We have 5 test clusters.

So 5 test clusters out of how many total Ceph
clusters worldwide.

There is a dashboard for that ... but not all clusters out there can or want to send metrics. A few out of many thousands of clusters for sure. For corner cases a few of these clusters would not be enough. But I doubt that what we have seen are corner cases.


Answers like this miss the point.  Ceph is an amazing concept.  That it is Open Source makes it more amazing by 10x.  But storage is big, like glaciers and tectonic plates.  The potential to lose or lose access to millions of files/objects or petabytes of data is enough to keep you up at night.

Many of us out here have become critically dependent on Ceph storage, and probably most of us can barely afford our production clusters, much less a test cluster.

The best I could do right now today for a test cluster would be 3 Virtualbox VMs with about 10GB of disk each.  Does anybody out there think I could find my way past some of the more gnarly O and P issues with this as my test cluster?

You will have a hard time with those small disks. And run into ENOSPACE bluefs issues real fast.

And yes, I do think some of the issues that have arose could have been catched with long running test clusters (that go from one release to the other).


The real point here:  From what I'm reading in this mailing list it appears that most non-developers are currently afraid to risk an upgrade to Octopus or Pacific.  If this is an accurate perception then THIS IS THE ONLY PROBLEM.

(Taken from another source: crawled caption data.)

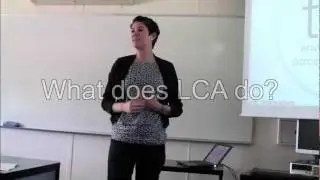 LCA 6 minute crash course Life cycle thinking and sustainability in design by Leyla Acaroglu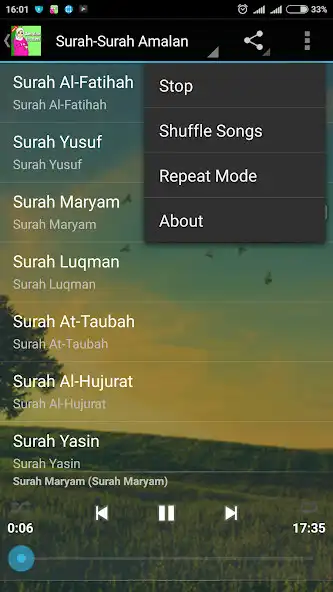 Play Amalan Ibu Hamil with MP3 as an online game Amalan Ibu Hamil with MP3 with UptoPlay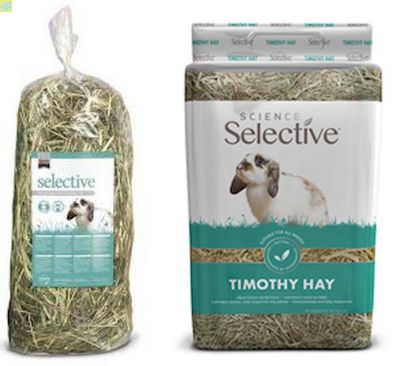 Supreme Science Selective Timothy Hay 2kg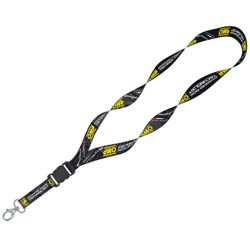 Šňůrka na klíče OMP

Don't shame the users who are more concerned about stability than fresh paint.

I don't want to shame any one user. We are users ourselves, and we are concerned about our data (and that of our customers). Keeping Ceph HEALTH_OK is a key priority.

I agree that the issue does not seem to so much about upgrading per se, but not trusting the quality of the newer versions. Sage made "quality" a key focus point during Cephalocon in Barcelona. So it is definitely on the radar. It might just not have been enough, or in the right places, to avoid the issues we have seen.

The RC release sounds like a good improvement. And maybe we should think about building clusters especially for this purpose.